Marc SANCHEZ : Absolument. Une des parties de l'exposition confronte deux projets d'artiste : celui de Sergio Vega et celui d'Allora et Calzadilla. Le projet de Sergio Vega traite du paradis. Et il est parti à la recherche du paradis à partir d'un livre du XVIIe siècle qui le situait au Brésil, dans la région de Mato Grosso. Et donc il travaille depuis cette période, depuis plusieurs années, sur cette région-là puisque pour lui, il est allé sur les lieux qui étaient définis comme étant le paradis ; puisque, jusqu'à il y a encore un siècle, on parlait du paradis au présent. On disait : "Le paradis est là. Le paradis se trouve là". Maintenant, on dit : "Le paradis se trouvait...", on en parle au passé. Mais il y a encore très peu de temps, on avait vraiment l'impression que quelque part sur terre, il y avait un lieu qui était censé être le paradis terrestre.
Emmanuel KHERAD : Mais on a toujours cette impression-là quand on pense à certaines îles.
Marc SANCHEZ : Oui, maintenant on regarde plutôt vers les nuages et puis, c'est un paradis...
Emmanuel KHERAD : Oui, c'est un autre paradis qui est là, hein, pour le coup !
Marc SANCHEZ : ... je dirais, qui se rapproche des images du Club Méditerranée ou des images...
Emmanuel KHERAD : Oui.
Marc SANCHEZ : ... un peu comme ça, de ce qui est censé être une situation idéale, "paradisiaque".
Emmanuel KHERAD : Alors, vous n'avez pas répondu à ma question Marc Sanchez.
Marc SANCHEZ : Oui, voilà ! Et ce projet-là...
Emmanuel KHERAD : Est-ce que c'est un raccourci intellectuel de dire que les tropiques, ce sont des paradis terrestres ?

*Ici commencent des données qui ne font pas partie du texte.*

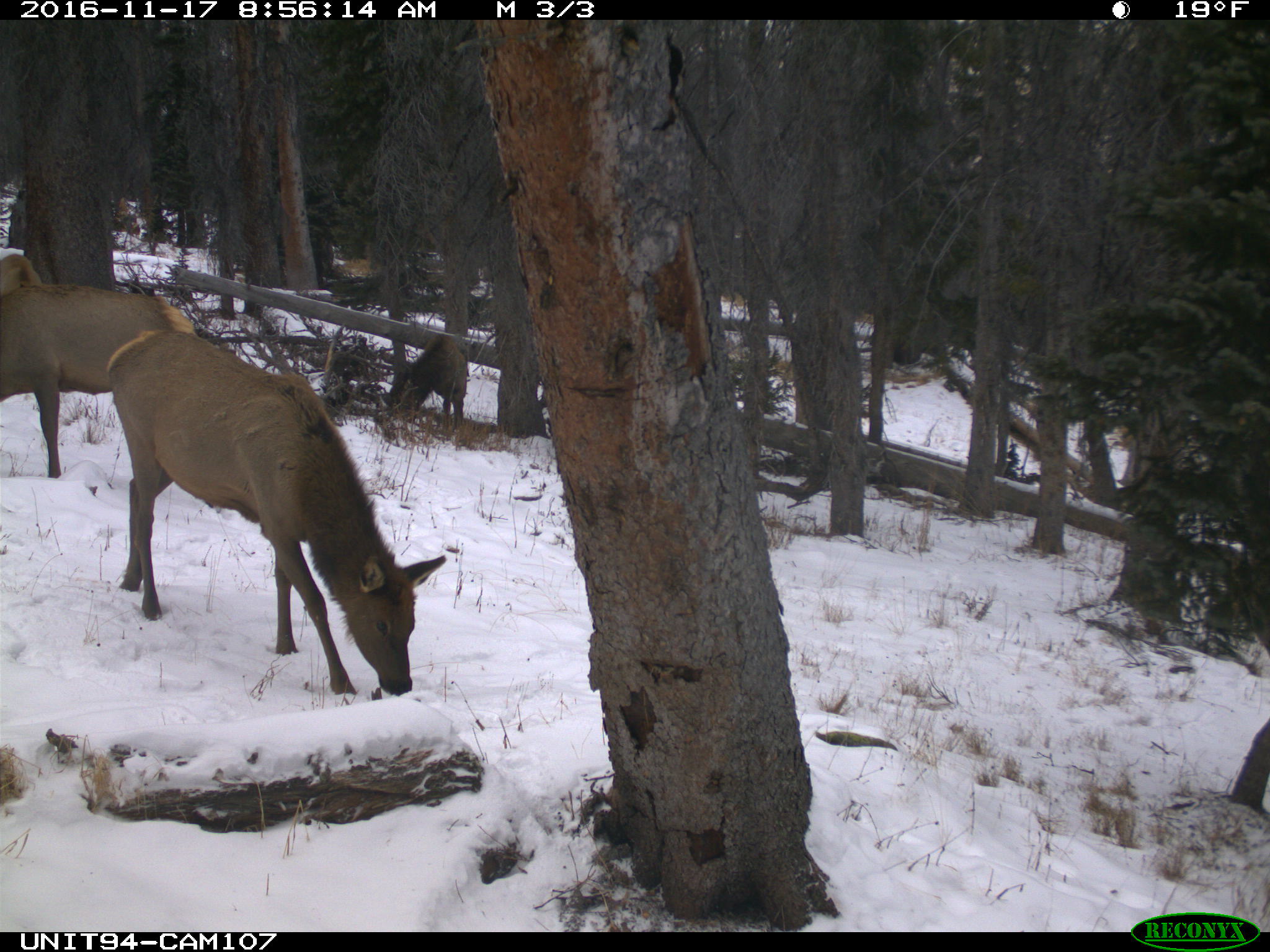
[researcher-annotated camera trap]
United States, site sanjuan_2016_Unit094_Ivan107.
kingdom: Animalia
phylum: Chordata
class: Mammalia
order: Artiodactyla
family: Cervidae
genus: Cervus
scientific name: Cervus elaphus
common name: red deer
Cervus elaphus (red deer).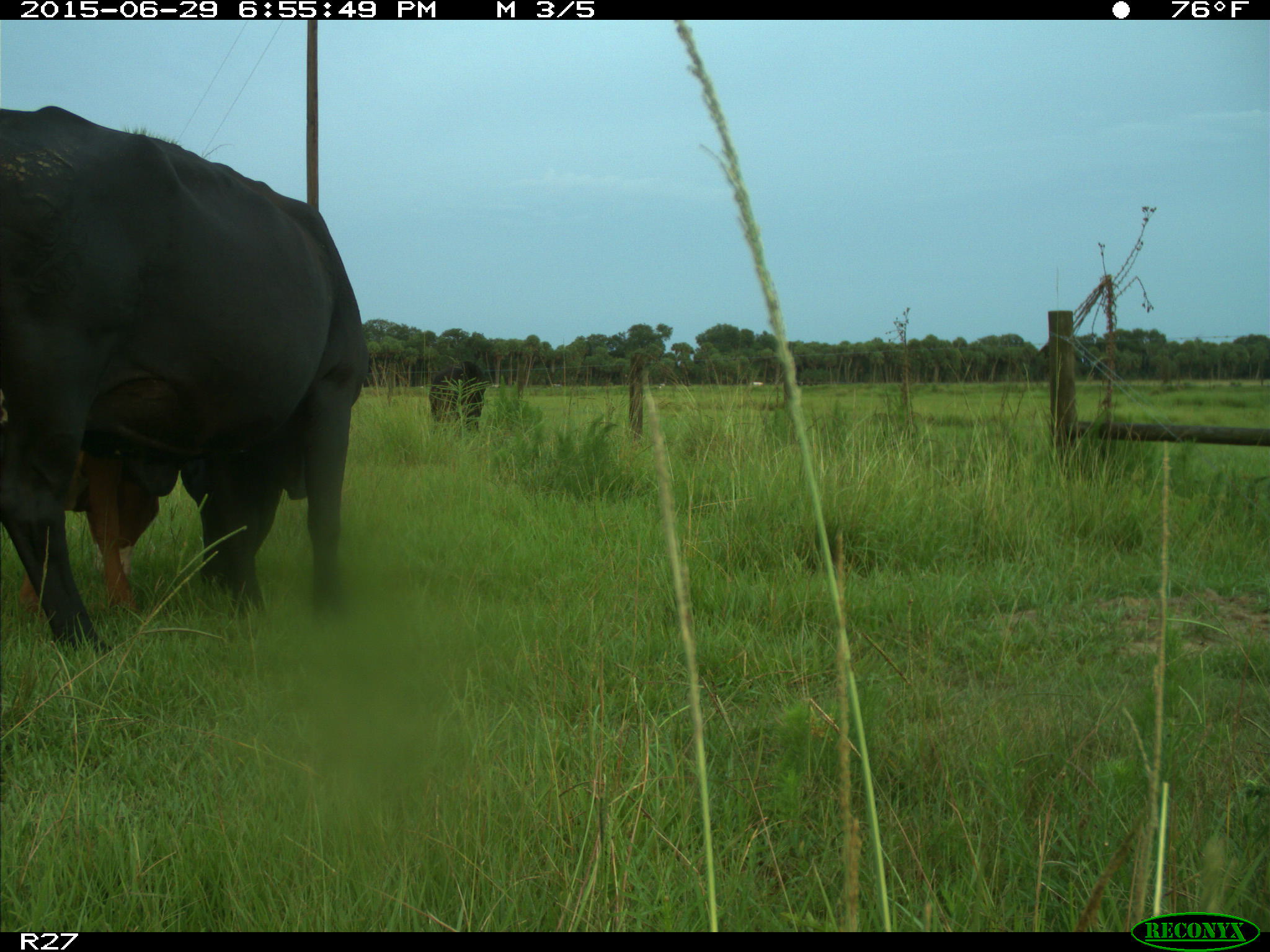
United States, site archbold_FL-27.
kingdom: Animalia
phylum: Chordata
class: Mammalia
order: Artiodactyla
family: Bovidae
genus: Bos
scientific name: Bos taurus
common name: domestic cow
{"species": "Bos taurus (domestic cow)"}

Marc Sanchez : Bien sûr, c'est un raccourci intellectuel et c'est même faux. C'est une caricature. La preuve : la deuxième partie de ce que je voulais vous dire, c'était cette exposition d'Allora et Calzadilla qui parle d'une île paradisiaque, l'île de Vieques, qui est au large de Porto Rico et qui a été prise pendant quarante ans par les Américains comme un centre d'essai pour les tirs de bombardement et les bombardements alors que l'île est habitée hein, et par des cultivateurs de bananes, notamment. Et maintenant qu'ils ont réussi à mettre dehors les Américains, depuis quelques années, ils l'ont transformée en paradis. Et les touristes qui vont là-bas, qui voient cette île magnifique, eh bien, ne se rendent pas compte que ce paysage, ces paysages qu'ils admirent, eh bien, en fait sont dus à des bombardements incessants depuis plus de quarante années. Donc en fait, l'idée du paradis, elle peut parfois aussi reposer sur le chaos ou sur des situations qui sont beaucoup plus extrêmes que celles auxquelles on pourrait s'attendre.
Emmanuel KHERAD : Et puis, il y a le paradis que l'on imagine aussi dans certaines îles, dans certains pays, et des pays pauvres et c'est vrai que le livre de Sergio Vega montre cela, montre l'urbanisation aussi, c'est-à-dire le modernisme qui arrive et qui se confronte à la nature, donc à la jungle amazonienne aussi. Vous avez retrouvé cela, vous, quand on parle de catastrophes écologiques en Amazonie, vous, Valéry Grancher, quand vous êtes allé dans ce village ?
Valéry GRANCHER : Oui, très clairement.
Emmanuel KHERAD : Vous avez ressenti un changement, même si vous y alliez pour la première fois ?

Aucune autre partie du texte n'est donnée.